Phase 2 Open-label, Single-arm, Multi-center Clinical Trial to Evaluate the Efficacy and Safety of Camostat Mesylate in Patients with Protein-losing Enteropathy After Fontan Operation

Patients

Between June 14, 2022 and August 31, 2024, a total of 19 participants diagnosed with PLE following the Fontan operation were enrolled. Among these, four patients voluntarily withdrew their consents (2 patients withdrew after the 1-month follow-up and other two after completing the 3-month follow-up) due to a lack of symptom improvement or a perceived worsening of symptoms despite taking the medication. Consequently, a total of 15 patients completed the study. Since the primary outcome focused on the changes in serum albumin levels from baseline to 6 months or to the study endpoint, a PP analysis was conducted. The baseline characteristics of the PP population are summarized in Table 1. Of the 15 participants, 8 (53.3%) were male, and 7 (46.7%) were female. The median age was 15 years, with the youngest being 12 years old. The median body weight was 36.9 kg [interquartile range (IQR), 31.7–44.1], and the median time from Fontan operation to PLE diagnosis was 2.4 years (IQR, 1.0–7.2). At baseline, the median serum albumin level was 2.2 g/dL (IQR, 1.8–3.2), and the median stool alpha-1 antitrypsin level was 215.6 mg/dL (IQR, 96.9–412.0).

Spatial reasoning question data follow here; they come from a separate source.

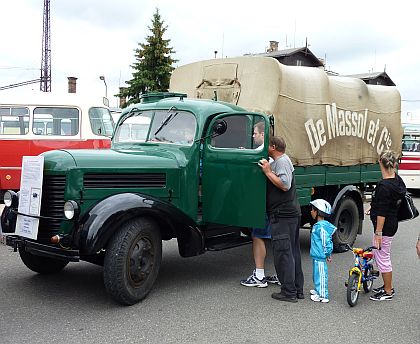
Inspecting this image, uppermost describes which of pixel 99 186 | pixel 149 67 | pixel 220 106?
pixel 149 67

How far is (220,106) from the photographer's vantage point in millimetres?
6340

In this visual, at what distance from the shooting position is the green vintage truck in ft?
16.5

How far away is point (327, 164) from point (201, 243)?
2723 millimetres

Table 1 Patients’ baseline characteristics (per-protocol analysis)Primary Outcome

The primary outcome was to assess the improvement in serum albumin levels at 6 months or at the study endpoint compared to baseline. Median serum albumin increased from 2.2 g/dL (IQR, 1.8–3.2) at baseline to 2.5 g/dL (IQR, 2.3–3.5) at 6 months (p = 0.183). Although not statistically significant, this change may indicate a trend toward improvement. At the study endpoint, following treatment discontinuation, a non-significant decrease was observed (2.4 g/dL, IQR, 2.1–3.4; p = 0.345) (Fig. 1A, B).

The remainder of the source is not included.